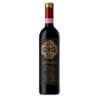 Вино Chianti Classico Geggiano Pontignano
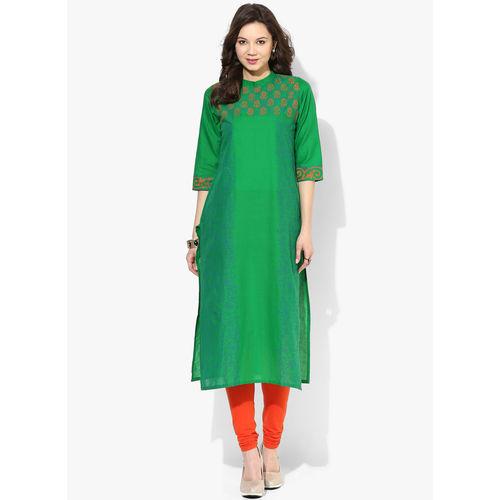Riya Printed Kurta,  green, s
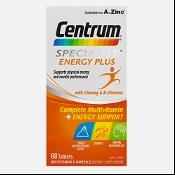 Centrum Specialist Energy Plus 60 Tablets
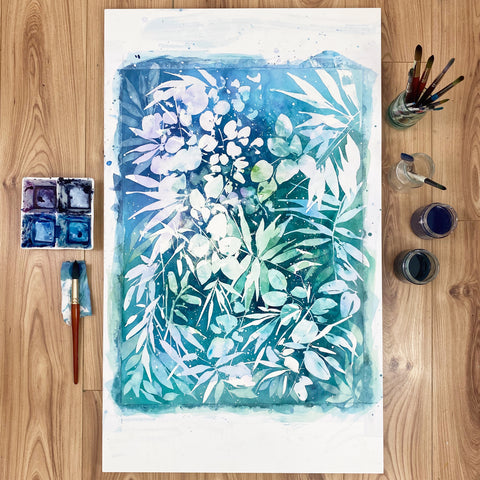 Jungle Dream-turquoise botanical watercolor by Ingrid Sanchez, Meanwhile 2020.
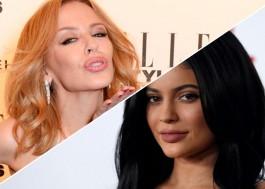 """Cheguei primeiro! Kylie Minogue vence ação para impedir Kylie Jenner de registrar a marca """"KYLIE"""""""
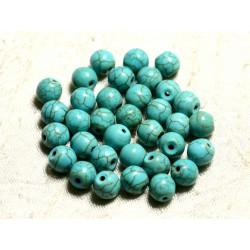 Fil 39cm 48pc env - Perles de Pierre Turquoise Synthèse Reconstituée Boules 8mm Bleu Turquoise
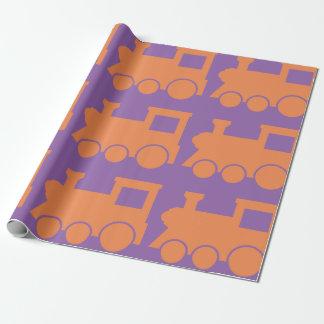 オレンジ列車の無光沢の包装紙 ラッピングペーパー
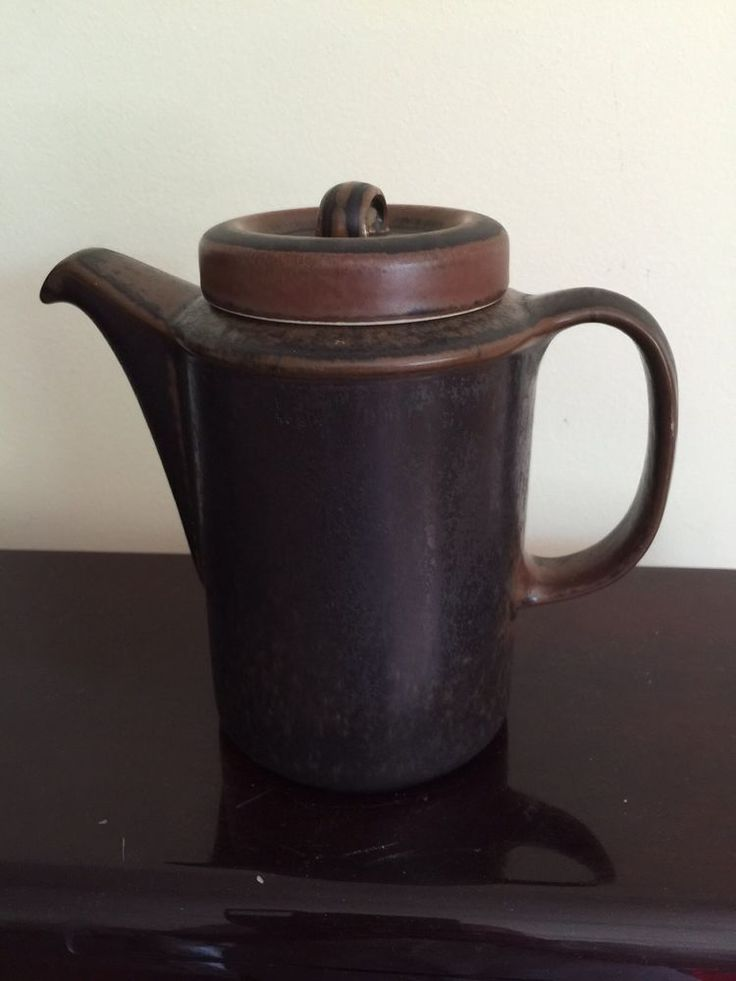 �� VINTAGE MID CENTURY ARABIA RUSKA WARE COFFEE TEA POT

* **Your instructions**: Copy out the material exactly as it stands, though no picture should appear in the copy.

* **Exercise response**:
 Вино Chianti Classico Geggiano Pontignano
Riya Printed Kurta,  green, s
 Centrum Specialist Energy Plus 60 Tablets
 Jungle Dream-turquoise botanical watercolor by Ingrid Sanchez, Meanwhile 2020.
 """Cheguei primeiro! Kylie Minogue vence ação para impedir Kylie Jenner de registrar a marca """"KYLIE"""""""
 Fil 39cm 48pc env - Perles de Pierre Turquoise Synthèse Reconstituée Boules 8mm Bleu Turquoise
 オレンジ列車の無光沢の包装紙 ラッピングペーパー
 �� VINTAGE MID CENTURY ARABIA RUSKA WARE COFFEE TEA POT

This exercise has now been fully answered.